What you should do: Lay out as a numbered list everything from the line containing "How great is" down to the last line of the items below, both ends included and blank lines omitted.

Task data:

###

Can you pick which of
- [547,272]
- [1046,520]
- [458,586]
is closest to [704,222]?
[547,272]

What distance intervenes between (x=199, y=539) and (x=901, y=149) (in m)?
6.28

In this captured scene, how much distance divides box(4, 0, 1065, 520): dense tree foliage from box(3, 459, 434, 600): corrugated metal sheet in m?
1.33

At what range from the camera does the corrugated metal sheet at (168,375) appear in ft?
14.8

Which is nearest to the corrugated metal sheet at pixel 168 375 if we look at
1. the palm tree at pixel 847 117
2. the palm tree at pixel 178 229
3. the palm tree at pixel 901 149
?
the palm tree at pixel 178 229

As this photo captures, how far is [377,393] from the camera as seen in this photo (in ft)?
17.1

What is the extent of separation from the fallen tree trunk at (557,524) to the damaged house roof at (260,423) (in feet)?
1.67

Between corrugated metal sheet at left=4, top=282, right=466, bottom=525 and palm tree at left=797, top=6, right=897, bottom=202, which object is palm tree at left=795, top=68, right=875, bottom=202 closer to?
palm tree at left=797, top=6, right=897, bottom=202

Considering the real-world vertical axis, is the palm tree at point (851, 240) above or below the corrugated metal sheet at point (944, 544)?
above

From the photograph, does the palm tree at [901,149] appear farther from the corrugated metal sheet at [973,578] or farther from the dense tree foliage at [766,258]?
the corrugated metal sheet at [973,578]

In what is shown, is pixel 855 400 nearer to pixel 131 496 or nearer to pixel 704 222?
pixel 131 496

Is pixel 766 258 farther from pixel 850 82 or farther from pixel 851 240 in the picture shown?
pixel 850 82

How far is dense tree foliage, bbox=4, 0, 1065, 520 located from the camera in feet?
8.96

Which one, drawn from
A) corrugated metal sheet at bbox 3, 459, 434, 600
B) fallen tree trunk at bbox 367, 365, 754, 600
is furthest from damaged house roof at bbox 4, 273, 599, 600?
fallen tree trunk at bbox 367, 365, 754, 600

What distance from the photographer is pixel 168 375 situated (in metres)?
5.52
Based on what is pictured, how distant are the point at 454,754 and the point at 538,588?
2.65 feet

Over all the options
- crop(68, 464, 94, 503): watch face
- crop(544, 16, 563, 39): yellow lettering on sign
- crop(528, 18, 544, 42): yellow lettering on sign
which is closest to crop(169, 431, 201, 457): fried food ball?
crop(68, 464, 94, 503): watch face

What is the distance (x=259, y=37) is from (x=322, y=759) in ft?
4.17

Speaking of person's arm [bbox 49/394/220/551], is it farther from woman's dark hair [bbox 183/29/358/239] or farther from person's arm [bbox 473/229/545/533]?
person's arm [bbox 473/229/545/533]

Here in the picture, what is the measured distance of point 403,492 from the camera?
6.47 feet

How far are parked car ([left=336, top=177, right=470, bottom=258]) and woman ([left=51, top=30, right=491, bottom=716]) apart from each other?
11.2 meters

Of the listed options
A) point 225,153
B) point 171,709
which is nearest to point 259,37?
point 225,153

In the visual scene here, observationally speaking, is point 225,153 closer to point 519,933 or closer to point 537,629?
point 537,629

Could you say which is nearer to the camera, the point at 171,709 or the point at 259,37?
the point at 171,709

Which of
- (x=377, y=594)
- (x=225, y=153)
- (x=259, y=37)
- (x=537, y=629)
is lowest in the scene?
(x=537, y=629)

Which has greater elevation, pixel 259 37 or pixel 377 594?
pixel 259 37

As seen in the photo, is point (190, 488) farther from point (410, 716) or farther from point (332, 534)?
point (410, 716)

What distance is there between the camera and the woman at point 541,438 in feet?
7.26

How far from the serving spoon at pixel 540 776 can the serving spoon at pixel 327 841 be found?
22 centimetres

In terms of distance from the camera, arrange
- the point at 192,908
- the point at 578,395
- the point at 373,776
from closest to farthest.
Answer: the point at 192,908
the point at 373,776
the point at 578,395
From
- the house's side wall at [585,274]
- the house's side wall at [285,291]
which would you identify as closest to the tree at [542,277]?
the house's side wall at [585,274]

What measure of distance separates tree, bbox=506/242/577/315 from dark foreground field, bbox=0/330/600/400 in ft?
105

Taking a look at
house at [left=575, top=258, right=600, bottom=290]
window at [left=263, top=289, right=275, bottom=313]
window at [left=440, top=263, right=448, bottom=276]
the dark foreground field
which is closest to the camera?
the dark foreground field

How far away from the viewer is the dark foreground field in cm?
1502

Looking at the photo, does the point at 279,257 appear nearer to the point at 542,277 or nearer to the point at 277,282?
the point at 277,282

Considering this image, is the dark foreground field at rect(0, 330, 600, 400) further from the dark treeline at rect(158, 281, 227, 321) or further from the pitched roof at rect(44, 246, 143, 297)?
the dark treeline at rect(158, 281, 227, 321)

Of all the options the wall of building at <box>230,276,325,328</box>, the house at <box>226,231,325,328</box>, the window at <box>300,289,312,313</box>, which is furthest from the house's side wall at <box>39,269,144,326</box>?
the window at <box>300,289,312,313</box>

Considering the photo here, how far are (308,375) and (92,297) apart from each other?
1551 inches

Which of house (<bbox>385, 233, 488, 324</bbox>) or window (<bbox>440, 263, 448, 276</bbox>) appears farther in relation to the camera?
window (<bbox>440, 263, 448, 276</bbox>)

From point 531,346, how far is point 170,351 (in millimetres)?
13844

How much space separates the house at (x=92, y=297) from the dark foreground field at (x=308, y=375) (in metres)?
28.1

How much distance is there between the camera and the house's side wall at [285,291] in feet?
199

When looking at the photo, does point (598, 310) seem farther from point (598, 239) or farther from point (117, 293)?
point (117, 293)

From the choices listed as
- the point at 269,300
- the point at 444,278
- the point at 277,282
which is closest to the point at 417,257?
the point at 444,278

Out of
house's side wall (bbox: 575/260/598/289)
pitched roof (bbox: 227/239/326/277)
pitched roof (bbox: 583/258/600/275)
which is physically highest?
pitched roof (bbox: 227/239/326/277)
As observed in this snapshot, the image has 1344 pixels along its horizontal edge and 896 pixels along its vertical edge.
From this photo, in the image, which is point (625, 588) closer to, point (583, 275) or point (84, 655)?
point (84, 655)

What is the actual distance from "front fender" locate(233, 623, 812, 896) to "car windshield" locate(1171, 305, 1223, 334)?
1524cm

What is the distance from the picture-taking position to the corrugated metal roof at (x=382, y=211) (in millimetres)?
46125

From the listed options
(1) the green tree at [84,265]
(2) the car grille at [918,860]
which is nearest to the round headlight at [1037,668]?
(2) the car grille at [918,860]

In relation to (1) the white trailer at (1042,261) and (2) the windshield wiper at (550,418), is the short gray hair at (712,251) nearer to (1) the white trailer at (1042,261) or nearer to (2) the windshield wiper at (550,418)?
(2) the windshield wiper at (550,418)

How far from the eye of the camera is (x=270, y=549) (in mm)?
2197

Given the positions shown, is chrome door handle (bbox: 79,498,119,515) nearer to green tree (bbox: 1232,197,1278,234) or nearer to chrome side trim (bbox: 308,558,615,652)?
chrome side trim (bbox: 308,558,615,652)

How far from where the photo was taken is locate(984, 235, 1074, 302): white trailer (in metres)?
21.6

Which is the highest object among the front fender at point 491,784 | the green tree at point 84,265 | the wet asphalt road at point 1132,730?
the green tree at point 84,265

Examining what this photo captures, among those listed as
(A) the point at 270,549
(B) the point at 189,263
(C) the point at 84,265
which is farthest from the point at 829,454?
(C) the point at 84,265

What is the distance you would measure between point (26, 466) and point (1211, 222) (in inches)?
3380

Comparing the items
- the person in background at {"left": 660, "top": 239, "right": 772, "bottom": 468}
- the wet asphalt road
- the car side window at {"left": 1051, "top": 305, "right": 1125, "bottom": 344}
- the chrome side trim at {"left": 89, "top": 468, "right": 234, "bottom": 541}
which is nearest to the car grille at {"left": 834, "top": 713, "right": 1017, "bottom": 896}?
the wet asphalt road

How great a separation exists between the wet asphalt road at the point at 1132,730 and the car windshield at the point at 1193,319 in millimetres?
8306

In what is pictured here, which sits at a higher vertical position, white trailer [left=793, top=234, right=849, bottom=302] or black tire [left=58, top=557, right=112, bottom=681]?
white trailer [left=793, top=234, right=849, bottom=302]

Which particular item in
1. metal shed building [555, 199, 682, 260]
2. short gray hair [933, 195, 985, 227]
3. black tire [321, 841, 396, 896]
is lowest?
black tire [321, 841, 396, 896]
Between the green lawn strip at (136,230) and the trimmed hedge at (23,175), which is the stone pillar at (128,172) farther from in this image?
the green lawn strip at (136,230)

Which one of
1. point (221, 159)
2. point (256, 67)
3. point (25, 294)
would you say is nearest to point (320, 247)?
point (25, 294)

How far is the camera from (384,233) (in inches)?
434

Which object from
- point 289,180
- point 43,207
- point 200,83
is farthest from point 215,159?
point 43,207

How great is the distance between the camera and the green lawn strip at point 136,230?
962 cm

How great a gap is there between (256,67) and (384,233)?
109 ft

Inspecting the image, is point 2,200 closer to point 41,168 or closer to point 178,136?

###

Answer to this task:
1. How great is the distance between the camera and the green lawn strip at point 136,230?
2. 962 cm
3. How great a gap is there between (256,67) and (384,233)?
4. 109 ft
5. Inspecting the image, is point 2,200 closer to point 41,168 or closer to point 178,136?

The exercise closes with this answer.